- **WRITTEN EXERCISE**: Please count the lines in the records that contain the string "positioned", treating uppercase and lowercase as different, and reply with only that number.

Records from a data source
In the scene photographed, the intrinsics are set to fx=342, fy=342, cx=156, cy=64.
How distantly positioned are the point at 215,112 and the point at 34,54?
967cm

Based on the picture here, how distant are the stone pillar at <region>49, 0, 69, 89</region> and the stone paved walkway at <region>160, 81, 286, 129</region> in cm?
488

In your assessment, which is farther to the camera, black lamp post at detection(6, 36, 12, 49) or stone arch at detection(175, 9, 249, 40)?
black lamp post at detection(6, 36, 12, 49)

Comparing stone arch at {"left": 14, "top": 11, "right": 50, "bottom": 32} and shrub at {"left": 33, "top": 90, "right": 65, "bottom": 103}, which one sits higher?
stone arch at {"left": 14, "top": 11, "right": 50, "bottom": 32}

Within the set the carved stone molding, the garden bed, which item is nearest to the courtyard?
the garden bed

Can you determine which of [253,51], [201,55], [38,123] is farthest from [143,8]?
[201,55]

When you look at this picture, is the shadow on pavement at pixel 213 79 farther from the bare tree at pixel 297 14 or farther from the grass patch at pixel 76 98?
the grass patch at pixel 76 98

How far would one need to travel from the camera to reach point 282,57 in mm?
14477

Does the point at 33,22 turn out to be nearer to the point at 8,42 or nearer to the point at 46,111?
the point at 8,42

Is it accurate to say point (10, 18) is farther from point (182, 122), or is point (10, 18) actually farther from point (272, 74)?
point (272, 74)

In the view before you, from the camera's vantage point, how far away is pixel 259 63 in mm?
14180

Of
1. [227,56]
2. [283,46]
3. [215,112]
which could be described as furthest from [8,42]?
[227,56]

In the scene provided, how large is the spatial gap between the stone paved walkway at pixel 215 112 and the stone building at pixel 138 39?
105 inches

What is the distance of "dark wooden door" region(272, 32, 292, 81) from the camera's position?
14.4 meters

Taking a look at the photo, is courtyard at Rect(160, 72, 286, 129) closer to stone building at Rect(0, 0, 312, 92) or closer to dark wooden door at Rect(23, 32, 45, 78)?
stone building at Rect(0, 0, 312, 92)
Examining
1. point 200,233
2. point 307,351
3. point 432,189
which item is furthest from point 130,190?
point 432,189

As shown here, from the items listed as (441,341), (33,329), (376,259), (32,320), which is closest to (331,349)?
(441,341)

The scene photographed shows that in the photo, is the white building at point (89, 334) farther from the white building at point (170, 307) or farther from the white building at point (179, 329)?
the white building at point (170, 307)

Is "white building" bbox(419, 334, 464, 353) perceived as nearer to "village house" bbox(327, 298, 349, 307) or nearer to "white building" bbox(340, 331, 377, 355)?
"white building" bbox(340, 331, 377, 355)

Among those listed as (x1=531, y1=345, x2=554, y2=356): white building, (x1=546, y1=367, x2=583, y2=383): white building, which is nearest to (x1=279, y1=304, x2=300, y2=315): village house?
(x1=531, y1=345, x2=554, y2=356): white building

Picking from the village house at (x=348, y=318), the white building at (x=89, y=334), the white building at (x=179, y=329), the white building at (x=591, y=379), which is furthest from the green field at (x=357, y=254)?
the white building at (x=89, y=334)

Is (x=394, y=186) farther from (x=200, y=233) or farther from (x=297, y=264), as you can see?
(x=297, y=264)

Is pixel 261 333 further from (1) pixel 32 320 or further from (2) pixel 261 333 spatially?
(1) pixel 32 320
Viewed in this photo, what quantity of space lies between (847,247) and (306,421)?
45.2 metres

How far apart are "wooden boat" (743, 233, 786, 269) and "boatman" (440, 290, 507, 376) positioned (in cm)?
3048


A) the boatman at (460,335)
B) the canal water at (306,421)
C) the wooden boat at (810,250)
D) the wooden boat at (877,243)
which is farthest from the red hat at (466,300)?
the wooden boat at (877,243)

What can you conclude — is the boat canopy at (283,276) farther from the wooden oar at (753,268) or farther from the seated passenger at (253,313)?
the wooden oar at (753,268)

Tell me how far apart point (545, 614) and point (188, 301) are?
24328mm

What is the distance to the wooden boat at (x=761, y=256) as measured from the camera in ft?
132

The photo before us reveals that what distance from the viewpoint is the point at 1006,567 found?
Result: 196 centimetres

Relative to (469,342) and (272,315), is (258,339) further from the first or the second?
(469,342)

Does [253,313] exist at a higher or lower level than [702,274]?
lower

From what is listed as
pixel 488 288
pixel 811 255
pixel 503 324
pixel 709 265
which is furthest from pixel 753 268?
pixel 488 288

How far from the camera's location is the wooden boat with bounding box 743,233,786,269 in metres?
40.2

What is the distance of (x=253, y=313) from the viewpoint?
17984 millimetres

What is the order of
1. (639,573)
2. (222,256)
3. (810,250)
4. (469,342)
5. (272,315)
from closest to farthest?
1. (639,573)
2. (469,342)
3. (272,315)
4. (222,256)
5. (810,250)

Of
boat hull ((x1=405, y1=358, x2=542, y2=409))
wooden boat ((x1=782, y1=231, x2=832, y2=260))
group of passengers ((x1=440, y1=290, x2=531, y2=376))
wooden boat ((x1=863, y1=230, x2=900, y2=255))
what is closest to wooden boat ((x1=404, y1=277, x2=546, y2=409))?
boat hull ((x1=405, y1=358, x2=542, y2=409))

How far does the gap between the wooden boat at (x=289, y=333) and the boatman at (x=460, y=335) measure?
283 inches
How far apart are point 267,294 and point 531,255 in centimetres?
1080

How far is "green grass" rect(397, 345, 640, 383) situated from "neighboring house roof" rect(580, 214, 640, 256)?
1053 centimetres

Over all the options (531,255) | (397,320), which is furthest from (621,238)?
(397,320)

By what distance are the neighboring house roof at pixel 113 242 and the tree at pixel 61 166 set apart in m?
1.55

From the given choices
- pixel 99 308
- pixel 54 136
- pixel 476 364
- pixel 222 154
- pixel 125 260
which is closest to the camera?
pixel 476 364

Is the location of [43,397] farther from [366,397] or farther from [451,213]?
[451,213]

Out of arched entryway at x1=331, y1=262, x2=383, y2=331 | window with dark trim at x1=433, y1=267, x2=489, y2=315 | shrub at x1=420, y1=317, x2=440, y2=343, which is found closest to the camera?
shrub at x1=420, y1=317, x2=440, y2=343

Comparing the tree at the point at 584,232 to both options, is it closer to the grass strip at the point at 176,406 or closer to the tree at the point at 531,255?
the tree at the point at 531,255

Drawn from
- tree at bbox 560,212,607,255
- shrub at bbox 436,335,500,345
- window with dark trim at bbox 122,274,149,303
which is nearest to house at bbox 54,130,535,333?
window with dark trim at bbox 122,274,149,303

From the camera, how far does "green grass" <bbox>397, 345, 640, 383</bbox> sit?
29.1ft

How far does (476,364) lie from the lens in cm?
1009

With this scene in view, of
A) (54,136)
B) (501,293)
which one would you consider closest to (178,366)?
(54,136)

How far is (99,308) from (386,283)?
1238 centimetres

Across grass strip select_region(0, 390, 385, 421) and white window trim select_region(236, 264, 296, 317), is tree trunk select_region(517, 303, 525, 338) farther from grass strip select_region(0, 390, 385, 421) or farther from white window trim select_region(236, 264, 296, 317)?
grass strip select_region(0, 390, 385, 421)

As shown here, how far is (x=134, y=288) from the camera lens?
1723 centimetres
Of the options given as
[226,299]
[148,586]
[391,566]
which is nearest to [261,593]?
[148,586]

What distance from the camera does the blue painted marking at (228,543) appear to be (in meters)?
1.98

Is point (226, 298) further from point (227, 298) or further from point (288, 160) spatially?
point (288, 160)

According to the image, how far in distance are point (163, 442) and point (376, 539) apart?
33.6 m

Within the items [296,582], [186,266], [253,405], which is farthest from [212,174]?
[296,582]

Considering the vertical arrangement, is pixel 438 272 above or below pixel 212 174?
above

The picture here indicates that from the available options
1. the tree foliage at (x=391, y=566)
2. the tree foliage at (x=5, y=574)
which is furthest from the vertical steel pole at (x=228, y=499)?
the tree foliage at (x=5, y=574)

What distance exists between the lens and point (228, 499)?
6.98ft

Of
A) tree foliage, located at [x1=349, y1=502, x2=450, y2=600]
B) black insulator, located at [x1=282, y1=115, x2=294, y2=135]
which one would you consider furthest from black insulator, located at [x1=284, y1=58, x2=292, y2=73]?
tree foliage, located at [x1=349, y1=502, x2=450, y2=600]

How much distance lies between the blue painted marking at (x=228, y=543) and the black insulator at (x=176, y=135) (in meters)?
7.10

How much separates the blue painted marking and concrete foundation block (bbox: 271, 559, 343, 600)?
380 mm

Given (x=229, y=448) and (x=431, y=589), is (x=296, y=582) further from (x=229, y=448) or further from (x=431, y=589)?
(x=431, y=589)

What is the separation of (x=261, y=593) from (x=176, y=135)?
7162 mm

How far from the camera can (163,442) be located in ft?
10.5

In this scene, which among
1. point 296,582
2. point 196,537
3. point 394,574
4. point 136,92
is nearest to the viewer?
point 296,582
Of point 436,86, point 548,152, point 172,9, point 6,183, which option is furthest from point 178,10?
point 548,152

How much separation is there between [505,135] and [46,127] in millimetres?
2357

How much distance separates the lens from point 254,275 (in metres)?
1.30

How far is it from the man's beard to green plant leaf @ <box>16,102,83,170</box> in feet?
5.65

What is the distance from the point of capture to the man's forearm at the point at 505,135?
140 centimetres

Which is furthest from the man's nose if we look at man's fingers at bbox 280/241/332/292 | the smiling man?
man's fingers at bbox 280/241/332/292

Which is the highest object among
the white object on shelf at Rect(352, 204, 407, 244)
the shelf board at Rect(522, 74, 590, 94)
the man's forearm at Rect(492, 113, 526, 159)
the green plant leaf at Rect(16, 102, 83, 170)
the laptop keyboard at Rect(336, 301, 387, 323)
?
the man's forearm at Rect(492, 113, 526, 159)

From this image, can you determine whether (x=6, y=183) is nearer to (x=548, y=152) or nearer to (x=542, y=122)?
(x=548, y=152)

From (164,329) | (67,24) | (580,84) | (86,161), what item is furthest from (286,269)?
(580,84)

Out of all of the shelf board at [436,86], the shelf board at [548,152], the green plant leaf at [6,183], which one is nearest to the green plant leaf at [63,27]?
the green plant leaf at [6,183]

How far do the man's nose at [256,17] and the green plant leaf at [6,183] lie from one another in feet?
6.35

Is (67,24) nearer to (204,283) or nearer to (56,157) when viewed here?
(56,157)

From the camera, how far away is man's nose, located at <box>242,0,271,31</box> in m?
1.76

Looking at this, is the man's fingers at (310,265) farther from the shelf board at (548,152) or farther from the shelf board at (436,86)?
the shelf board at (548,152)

- **COMPLETE RESPONSE**: 2